**Tarea breve A**
¿Coinciden con el texto sobre los padres perfectos estas afirmaciones: (i) existen madres y padres perfectos; (ii) solemos creer que los logros personales de los hijos confirman lo buenos que somos como padres; (iii) el éxito de los hijos y su reconocimiento social nos sitúan en el podio de los buenos padres? Responde a cada una con sí o no y cita las palabras del texto que lo deciden.
**Tarea breve B**
¿Puedes escribir lo que sigue al texto sobre los padres perfectos, a partir de su última frase?

La búsqueda de la perfección es una carrera perdida en el arranque. No existen madres ni padres perfectos, como tampoco los hijos lo son. Sin embargo, solemos creer que la confirmación del grado de bondad de nuestro ejercicio parental son los logros personales de nuestros chicos. Es claro que estos pueden servir para posicionarnos de cara a los demás y ser también la medida de la aprobación del propio examen de conciencia. Porque lo consideramos un indicador de que estamos haciendo las cosas bien, el éxito de los hijos y su reconocimiento social nos sitúan en el podio de los buenos padres. Pero, ¿qué pasa cuando ese triunfo público no llega, cuando nuestros hijos o hijas, por más que lo intentan, no destacan por encima de la media en ningún campo?

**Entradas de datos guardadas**
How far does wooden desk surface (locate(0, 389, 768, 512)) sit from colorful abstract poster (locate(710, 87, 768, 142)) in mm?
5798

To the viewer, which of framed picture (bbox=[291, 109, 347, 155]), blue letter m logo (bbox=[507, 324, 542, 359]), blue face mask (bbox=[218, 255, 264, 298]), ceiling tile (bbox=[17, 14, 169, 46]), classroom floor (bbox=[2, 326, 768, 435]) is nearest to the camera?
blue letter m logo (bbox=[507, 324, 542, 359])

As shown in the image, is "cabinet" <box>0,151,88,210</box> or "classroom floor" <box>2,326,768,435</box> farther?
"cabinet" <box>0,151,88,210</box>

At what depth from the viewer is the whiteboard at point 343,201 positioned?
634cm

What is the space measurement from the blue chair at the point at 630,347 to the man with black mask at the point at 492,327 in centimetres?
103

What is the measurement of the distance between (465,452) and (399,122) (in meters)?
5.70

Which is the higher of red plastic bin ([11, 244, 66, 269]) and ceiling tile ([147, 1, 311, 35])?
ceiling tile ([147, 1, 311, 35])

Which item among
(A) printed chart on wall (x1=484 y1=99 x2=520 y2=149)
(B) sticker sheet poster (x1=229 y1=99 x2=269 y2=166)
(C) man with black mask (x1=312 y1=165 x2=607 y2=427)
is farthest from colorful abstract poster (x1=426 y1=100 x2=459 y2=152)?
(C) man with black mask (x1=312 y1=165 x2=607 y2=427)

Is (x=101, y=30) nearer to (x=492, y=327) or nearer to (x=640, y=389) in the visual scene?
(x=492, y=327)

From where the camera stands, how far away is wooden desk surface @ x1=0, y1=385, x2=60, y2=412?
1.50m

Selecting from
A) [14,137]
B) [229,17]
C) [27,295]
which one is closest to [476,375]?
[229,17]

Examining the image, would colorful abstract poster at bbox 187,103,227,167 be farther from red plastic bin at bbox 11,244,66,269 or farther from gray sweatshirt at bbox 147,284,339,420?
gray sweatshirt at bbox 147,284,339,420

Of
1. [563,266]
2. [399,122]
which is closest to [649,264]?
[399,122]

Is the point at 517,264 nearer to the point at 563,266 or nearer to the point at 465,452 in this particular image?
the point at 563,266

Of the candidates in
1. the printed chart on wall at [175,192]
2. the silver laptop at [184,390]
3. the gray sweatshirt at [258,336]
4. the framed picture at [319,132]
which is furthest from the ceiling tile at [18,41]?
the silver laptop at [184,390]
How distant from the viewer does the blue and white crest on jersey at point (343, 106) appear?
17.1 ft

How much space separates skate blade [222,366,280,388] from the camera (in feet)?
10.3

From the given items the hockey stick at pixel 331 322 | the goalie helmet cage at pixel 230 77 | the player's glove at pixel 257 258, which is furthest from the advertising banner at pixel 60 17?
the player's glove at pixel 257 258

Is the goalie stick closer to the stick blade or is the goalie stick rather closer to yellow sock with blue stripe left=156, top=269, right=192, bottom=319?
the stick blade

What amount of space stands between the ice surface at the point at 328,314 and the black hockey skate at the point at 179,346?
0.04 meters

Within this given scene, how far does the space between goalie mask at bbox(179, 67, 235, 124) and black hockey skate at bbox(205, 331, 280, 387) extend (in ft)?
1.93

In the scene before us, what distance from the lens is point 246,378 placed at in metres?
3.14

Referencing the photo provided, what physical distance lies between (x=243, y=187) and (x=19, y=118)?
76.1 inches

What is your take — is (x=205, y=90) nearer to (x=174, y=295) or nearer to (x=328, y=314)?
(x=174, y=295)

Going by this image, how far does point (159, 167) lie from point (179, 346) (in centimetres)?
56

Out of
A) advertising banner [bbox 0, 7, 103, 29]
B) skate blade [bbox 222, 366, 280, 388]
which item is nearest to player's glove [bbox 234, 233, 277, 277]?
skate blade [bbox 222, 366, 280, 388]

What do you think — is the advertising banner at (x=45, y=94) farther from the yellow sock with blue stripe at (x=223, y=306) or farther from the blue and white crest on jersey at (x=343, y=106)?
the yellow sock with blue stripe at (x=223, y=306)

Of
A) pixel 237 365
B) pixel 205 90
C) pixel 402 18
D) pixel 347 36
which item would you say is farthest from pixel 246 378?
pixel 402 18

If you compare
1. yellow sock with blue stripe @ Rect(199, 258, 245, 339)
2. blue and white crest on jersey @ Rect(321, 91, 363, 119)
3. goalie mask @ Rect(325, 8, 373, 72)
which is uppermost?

**Respuesta A**
(i) No: «No existen madres ni padres perfectos, como tampoco los hijos lo son».
(ii) Sí: «solemos creer que la confirmación del grado de bondad de nuestro ejercicio parental son los logros personales de nuestros chicos».
(iii) Sí: «el éxito de los hijos y su reconocimiento social nos sitúan en el podio de los buenos padres».

**Respuesta B**
A mediados del siglo pasado, el pediatra británico Donald Winnicott alumbraba la idea de que no existe la infancia perfecta, ni los padres perfectos, y que una dosis moderada de acierto y sentido común en las funciones de crianza asegura el crecimiento saludable de los niños. Hoy, las figuras parentales se encuentran sometidas a tremendas presiones derivadas de contextos sociales complejos y ello se estaría trasladando a los hijos, que se han vuelto objeto de arduos requerimientos. La vara está muy alta. ¿Cuánto les exigimos y de qué manera lo hacemos? ¿Son razonables o exacerbadas nuestras pretensiones? ¿Qué presión reciben y perciben las infancias actuales?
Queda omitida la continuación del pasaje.